Leader of the New Democratic Party
- In office 27 October 2000 – 15 November 2016
- Preceded by: James Fitz-Allen Mitchell
- Succeeded by: Godwin Friday

Member of Parliament for East Kingstown
- In office 15 June 1998 – 9 October 2020
- Preceded by: Carlyle Dougan
- Succeeded by: Fitzgerald Bramble

Personal details
- Born: 5 October 1944 (age 81) British Windward Islands (now Saint Vincent and the Grenadines)
- Party: New Democratic Party
- Spouse: Jennifer Eustace ​(m. 1975)​

= Arnhim Eustace =

Former Vincentian Prime Minister

Arnhim Ulric Eustace (born 5 October 1944) is a Vincentian retired politician and economist. He served as the third prime minister of Saint Vincent and the Grenadines, and is the former longtime leader of the opposition and former president of the New Democratic Party (NDP) after resigning in 2016.

Eustace was a Member of Parliament (MP) for the constituency of East Kingstown in the House of Assembly of Saint Vincent and the Grenadines from 1998 until his retirement in 2020.
On 27 October 2000, Eustace, then a political neophyte, succeeded James Fitz-Allen Mitchell as the leader of the NDP, and on 28 March 2001, the NDP was defeated in the 2001 general election. The party was reduced from 8 to 3 seats, producing a majority government for the Unity Labour Party.

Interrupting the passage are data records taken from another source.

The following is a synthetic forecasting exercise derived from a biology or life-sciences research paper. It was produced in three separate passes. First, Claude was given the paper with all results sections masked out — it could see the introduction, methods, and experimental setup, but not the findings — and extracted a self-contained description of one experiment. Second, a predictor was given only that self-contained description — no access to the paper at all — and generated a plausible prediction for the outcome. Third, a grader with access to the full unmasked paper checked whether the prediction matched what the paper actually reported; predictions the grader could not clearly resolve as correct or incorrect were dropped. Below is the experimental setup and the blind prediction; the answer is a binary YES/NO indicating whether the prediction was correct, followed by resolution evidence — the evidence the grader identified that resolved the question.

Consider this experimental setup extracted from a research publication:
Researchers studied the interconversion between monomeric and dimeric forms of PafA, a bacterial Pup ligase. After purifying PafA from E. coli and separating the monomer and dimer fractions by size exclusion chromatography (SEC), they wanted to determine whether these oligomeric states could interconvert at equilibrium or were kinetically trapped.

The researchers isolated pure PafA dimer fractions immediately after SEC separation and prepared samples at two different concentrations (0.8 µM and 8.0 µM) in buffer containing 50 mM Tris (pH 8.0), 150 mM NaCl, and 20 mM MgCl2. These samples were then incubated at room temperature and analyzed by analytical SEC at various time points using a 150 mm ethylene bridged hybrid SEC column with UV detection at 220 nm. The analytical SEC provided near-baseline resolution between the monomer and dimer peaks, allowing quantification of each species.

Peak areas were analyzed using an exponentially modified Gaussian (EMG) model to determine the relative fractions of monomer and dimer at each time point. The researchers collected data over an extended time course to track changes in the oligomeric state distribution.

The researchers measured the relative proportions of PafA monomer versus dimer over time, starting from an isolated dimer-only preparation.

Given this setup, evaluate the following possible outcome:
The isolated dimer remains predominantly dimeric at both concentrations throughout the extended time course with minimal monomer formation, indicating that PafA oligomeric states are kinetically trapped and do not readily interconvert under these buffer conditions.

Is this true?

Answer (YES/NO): NO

In the 7 December 2005 general elections, Eustace's NDP also won 3 seats. In the 13 December 2010 general election, Eustace's NDP saw an increase in the popular vote to 48.67%, winning 7 seats in a close election. The number required to form a majority in the House of Assembly of Saint Vincent and the Grenadines is 8, and the incumbent ULP formed government with a one-seat majority.

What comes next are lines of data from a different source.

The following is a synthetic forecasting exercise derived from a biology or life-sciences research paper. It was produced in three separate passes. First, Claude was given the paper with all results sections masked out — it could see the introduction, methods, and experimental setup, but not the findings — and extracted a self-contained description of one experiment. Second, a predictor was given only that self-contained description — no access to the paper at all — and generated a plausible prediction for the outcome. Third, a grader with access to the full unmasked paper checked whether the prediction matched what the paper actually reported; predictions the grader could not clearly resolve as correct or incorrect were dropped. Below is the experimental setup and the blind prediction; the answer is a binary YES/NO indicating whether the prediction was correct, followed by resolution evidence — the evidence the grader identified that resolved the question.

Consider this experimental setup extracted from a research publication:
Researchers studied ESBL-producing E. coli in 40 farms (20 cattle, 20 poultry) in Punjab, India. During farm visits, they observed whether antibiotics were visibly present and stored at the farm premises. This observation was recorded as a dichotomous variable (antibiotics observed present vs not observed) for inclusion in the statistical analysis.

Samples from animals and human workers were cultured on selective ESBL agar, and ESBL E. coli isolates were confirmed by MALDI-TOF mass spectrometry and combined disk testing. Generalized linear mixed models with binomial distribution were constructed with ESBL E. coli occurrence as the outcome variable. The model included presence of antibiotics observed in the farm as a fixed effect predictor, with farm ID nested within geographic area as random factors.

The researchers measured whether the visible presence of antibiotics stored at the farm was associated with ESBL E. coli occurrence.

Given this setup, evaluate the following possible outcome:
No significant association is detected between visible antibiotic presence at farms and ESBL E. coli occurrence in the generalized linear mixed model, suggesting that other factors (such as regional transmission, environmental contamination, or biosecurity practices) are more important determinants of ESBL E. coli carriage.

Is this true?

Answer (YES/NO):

==Education and early career==

Arnhim Eustace is an alumnus of the St Vincent Boys' Grammar School. He attended Sir George William University (now Concordia) in Montreal, Quebec, Canada, where he earned a BSc in Economics and a MSc in Development Economics from University of Windsor in Ontario, Canada.

At the age of 27, Eustace became the youngest permanent secretary in St. Vincent and the Grenadines when he was so assigned to the Ministry of Agriculture. His ascendancy was cut short when in 1976 he resigned from the civil service on a point of principle. For roughly one year after his departure he fished, literally, the waters off Edinboro, until Sir William Demas flew into St. Vincent to recruit the young economist into the Caribbean Development Bank.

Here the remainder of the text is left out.